# 4x4 Repairs



## sudshunter (Jan 20, 2008)

I have a 2002 chevy blazer 4x4 , was told I needed to have the camber adjusted. Can anybody here recommend someone or someplace to have this done ? Is this expensive ? thanks for any help you guys can offer!!!


----------



## Ryan Y (Dec 1, 2005)

*The camber*

Take it to your place where you get your front end allighned, they should be able to do it.

Camber is the way the top of your tire is in relation to the center line. Positive camber is the top of the wheel leans out, negative camber the top of the wheel leans in towards the center line.

I think your allighnment shop should be able to help.


----------



## sudshunter (Jan 20, 2008)

Firespyder7 said:


> Take it to your place where you get your front end allighned, they should be able to do it.
> 
> Camber is the way the top of your tire is in relation to the center line.

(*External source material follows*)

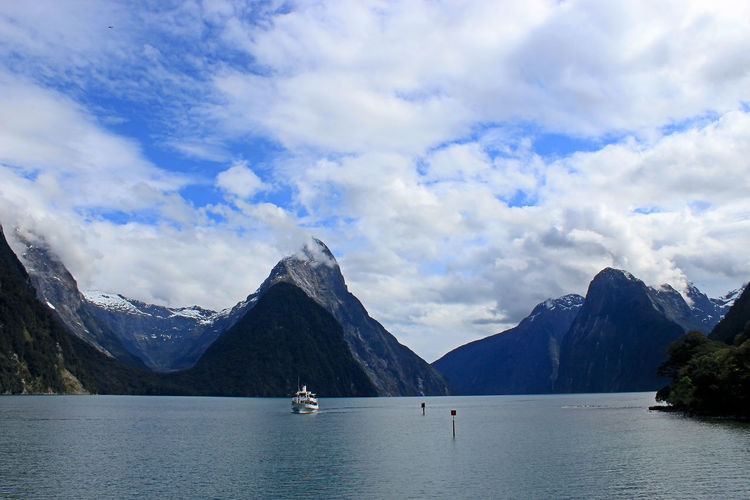 Milford Sound Beauty In Nature Cloud - Sky Day Idyllic Lake Mode Of Transportation Mountain Mountain Range Nature Nautical Vessel Non-urban Scene Outdoors Real People Scenics - Nature Sky Tranquil Scene Tranquility Transportation Water Waterfront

Positive camber is the top of the wheel leans out, negative camber the top of the wheel leans in towards the center line.
> 
> I think your allighnment shop should be able to help.


 my shop wont adjust camber,sent me somewhere else that wanted 400.00 to do this and I thought this was kinda high and was trying to shop around. thanks for the reply though.


----------



## MacPE6 (Feb 28, 2006)

Find a local 4x4 shop's or clubs and see if they can give you info on where to take it. Some of them are kinda tight lipped about some of that stuff so don't be discouraged if you don't get an answer from the first guy. 

If there is a lift in the truck it becomes a different story. I have a truck with 44" tires on it and there is only one place that will even look at it. The do an execellent job also. I ended up taking all my trucks to them.


----------



## sudshunter (Jan 20, 2008)

MacPE6 said:


> Find a local 4x4 shop's or clubs and see if they can give you info on where to take it. Some of them are kinda tight lipped about some of that stuff so don't be discouraged if you don't get an answer from the first guy.
> 
> If there is a lift in the truck it becomes a different story. I have a truck with 44" tires on it and there is only one place that will even look at it. The do an execellent job also. I ended up taking all my trucks to them.


 yeah its got a 5" suspension lift. thanks for the info.


----------



## Shooter (Nov 14, 2004)

I only know of one spot and thats in Newport News, it's called Davis Alignment on Jefferson Ave. real close to Main St.

All they do is front end work and do a dang fine job.


----------



## sudshunter (Jan 20, 2008)

Shooter said:


> I only know of one spot and thats in Newport News, it's called Davis Alignment on Jefferson Ave. real close to Main St.
> 
> All they do is front end work and do a dang fine job.


 thanks for the info shooter,i'll give them a call monday.


----------